Nous n’investissons pas suffisamment de temps sur la formation en matière de sécurité informatique.

 

Une des problématiques des spécialistes de la sécurité informatique aujourd’hui est d’ailleurs de comprendre comment le système peut vivre avec une attaque plutôt que la guérir. Il s’agit d’un cadre purement théorique : je n’ai pas connaissance d’organisations qui soient sous APT et qui continuent à fonctionner.

Il faut également souligner que les APT sont extrêmement difficiles à détecter. L’attaquant s’organise pour que tout semble normal : aucune trace d’attaque n’apparaît où que ce soit à moins d’inspecter le système à un niveau binaire très bas, bien qu’il ait accès aux fichiers du système. Un niveau d’analyse très fin est nécessaire pour déceler le problème.

La question de la sécurité technologique relève-t-elle selon vous de la technique, de l’humain, ou d’un croisement des deux ? 

C’est un croisement des deux, mais 80%, voire 90%, du problème relève de la technique. Je crois que nous avons aujourd’hui en France trop de « cyberstratèges » qui parlent beaucoup de cybersécurité, mais qui ne codent pas. La plupart ne sont même pas capables de configurer de manière appropriée leur téléphone mobile. Ce grand nombre de personnes au demeurant intelligentes mais peu qualifiées techniquement génère beaucoup de bruit. Or, nous avons un énorme besoin de véritables spécialistes : des codeurs qui cherchent les failles et protègent les systèmes contre les attaques. Le facteur humain est important. Nous n’investissons pas suffisamment de temps sur la formation en matière de sécurité informatique. Il faudrait suivre l’exemple de pays comme Singapour, Israël ou les Etats-Unis, où l’on trouve beaucoup de spécialistes capables de coder efficacement.

La chercheuse Primavera de Filippi déplore un manque de formation des juristes en matière de technologie, notamment sur les sujets de programmation. Partagez-vous son regard ?
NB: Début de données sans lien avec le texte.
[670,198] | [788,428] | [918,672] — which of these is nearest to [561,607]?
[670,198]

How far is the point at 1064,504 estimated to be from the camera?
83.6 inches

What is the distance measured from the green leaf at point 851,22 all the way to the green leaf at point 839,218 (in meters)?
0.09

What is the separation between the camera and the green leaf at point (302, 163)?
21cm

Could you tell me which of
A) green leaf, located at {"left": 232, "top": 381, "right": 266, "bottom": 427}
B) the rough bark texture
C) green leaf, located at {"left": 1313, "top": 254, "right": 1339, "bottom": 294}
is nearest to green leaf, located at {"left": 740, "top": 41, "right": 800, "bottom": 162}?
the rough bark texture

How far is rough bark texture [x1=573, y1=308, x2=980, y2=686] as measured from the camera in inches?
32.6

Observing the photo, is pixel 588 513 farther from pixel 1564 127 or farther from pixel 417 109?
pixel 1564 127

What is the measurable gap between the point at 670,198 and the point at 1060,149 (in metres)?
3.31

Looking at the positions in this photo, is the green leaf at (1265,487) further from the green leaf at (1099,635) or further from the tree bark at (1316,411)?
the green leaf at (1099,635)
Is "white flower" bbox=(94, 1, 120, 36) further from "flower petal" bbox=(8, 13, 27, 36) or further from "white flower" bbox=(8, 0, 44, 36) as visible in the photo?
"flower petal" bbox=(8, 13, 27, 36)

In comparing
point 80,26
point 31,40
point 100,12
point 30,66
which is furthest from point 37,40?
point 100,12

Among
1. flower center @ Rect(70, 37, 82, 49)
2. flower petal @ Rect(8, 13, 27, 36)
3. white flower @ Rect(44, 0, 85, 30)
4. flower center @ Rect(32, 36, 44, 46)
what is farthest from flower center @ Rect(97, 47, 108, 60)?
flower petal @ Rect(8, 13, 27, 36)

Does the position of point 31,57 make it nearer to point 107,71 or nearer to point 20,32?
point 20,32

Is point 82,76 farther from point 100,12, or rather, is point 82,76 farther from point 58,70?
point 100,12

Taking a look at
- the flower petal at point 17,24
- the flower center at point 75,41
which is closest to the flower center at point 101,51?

Une meilleure formation à ces sujets est toujours préférable. La question qui risque de se poser est celle de leur disponibilité : ces personnes ont-elles la possibilité de consacrer du temps à ce type de formation ? D’une manière plus générale, je pense que nous faisons trop de choses, trop rapidement. Cela se ressent dans le niveau de formation des professionnels. Je pense que nous devrions faire moins de choses, mais y consacrer davantage de temps et d’énergie.